Travail à faire:
(A) Répondez à ces questions d'après l'extrait de page.
(i) En quelle année un temps de parole est-il demandé au groupe socialiste ?
(ii) Quel ministre est intervenu pour que cette demande soit rejetée ?
(iii) Quelle mesure d'apaisement l'extrait envisage-t-il ?
(B) Résumez l'extrait de page en deux phrases.
(C) Indiquez si chaque affirmation est conforme à l'extrait de page, en citant les mots qui le montrent.
(i) Le groupe socialiste a accordé le temps de parole demandé.
(ii) Les électeurs martiniquais ont suivi les consignes de vote de leurs élus.
(iii) En France, le Président n'a plus de majorité pour gouverner à sa guise.

En 1990, souhaitant plaider pour la création d’une Assemblée Unique, se substituant au Conseil Général et au Conseil Régional, je demande au groupe socialiste un temps de parole afin d’intervenir dans ce sens à l’Assemblée nationale. Le débat sur le projet de regroupement des élections cantonales et régionales offre une excellente opportunité à cet effet.

Surprise : sur intervention du ministre Louis Le PENSEC, le groupe socialiste rejette ma demande de temps de parole au motif que les socialistes martiniquais alliés soumis du PPM, sont opposés au changement que je réclame !

Voici donc une deuxième occasion perdue.

Couleur Caraïbe

En 2023, une troisième occasion s’offre à nous dans le contexte très particulier que connaît une France agitée et contestataire vis-à-vis du pouvoir.

Au moment de l’élection présidentielle les électeurs martiniquais ont voté d’une façon totalement inattendue. Rejetant massivement le Président sortant Emmanuel MACRON, désavouant sans complexe les consignes de vote données par nos élus, ils ont choisi de voter majoritairement pour madame Marie Le PEN, candidate du Rassemblement National !

Ce choix, résonnant comme un coup de tonnerre, a désorienté la plupart de nos élus. En France, le Président n’a plus de majorité pour gouverner à sa guise. La politique qu’il conduit ne fait que renforcer et durcir le mécontentement à son égard. Dans ce contexte est-il illusoire de penser que le gouvernement peut prendre une mesure d’apaisement pour les populations des anciens départements d’outre-mer ?

Cette mesure consisterait à remplacer dorénavant les hauts fonctionnaires affectés aux Antilles par des Antillais.

Enregistrements affichés:
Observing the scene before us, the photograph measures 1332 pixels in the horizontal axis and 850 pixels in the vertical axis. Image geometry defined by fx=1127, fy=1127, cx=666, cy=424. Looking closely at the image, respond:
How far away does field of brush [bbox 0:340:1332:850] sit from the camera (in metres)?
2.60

==

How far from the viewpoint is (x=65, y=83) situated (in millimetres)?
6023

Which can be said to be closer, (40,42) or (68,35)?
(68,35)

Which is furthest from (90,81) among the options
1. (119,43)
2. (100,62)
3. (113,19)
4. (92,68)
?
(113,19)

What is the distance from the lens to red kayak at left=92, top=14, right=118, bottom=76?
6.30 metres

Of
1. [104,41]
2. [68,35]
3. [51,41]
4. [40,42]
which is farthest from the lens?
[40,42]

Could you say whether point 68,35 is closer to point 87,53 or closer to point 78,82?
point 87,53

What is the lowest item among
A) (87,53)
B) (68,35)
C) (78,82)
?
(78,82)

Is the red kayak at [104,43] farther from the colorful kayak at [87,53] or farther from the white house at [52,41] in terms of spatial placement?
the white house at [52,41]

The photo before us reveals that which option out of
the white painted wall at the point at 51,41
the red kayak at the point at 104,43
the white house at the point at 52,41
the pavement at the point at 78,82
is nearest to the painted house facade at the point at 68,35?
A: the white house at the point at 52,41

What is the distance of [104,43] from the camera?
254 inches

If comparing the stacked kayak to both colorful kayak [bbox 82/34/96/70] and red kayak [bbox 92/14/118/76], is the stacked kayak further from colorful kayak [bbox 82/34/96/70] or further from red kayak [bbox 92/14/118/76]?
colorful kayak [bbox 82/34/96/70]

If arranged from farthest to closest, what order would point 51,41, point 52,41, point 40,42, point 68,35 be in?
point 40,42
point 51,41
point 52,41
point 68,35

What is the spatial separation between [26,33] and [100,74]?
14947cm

==

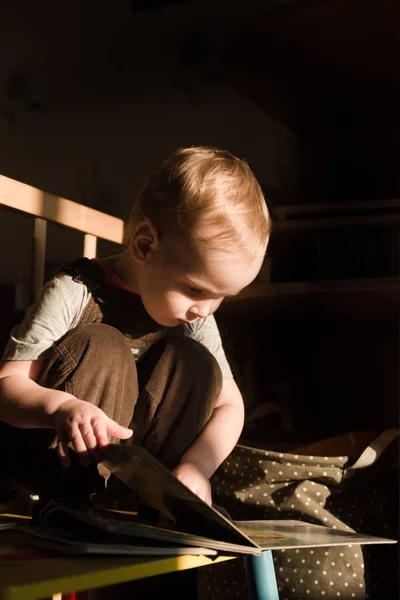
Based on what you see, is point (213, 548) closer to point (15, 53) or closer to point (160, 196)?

Réponses par tâche:
(A)
(i) En 1990.
(ii) Louis Le PENSEC.
(iii) Remplacer les hauts fonctionnaires affectés aux Antilles par des Antillais.

(B) En 1990, une demande de temps de parole à l'Assemblée nationale est faite pour plaider en faveur d'une Assemblée unique remplaçant le Conseil général et le Conseil régional, mais le groupe socialiste la rejette, ce qui fait une deuxième occasion perdue. En 2023, une troisième occasion se présente après le vote inattendu des électeurs martiniquais à l'élection présidentielle, dans une France contestataire, et l'extrait envisage de remplacer les hauts fonctionnaires affectés aux Antilles par des Antillais.

(C)
(i) Non : « le groupe socialiste rejette ma demande de temps de parole ».
(ii) Non : « désavouant sans complexe les consignes de vote données par nos élus ».
(iii) Oui : « En France, le Président n’a plus de majorité pour gouverner à sa guise. »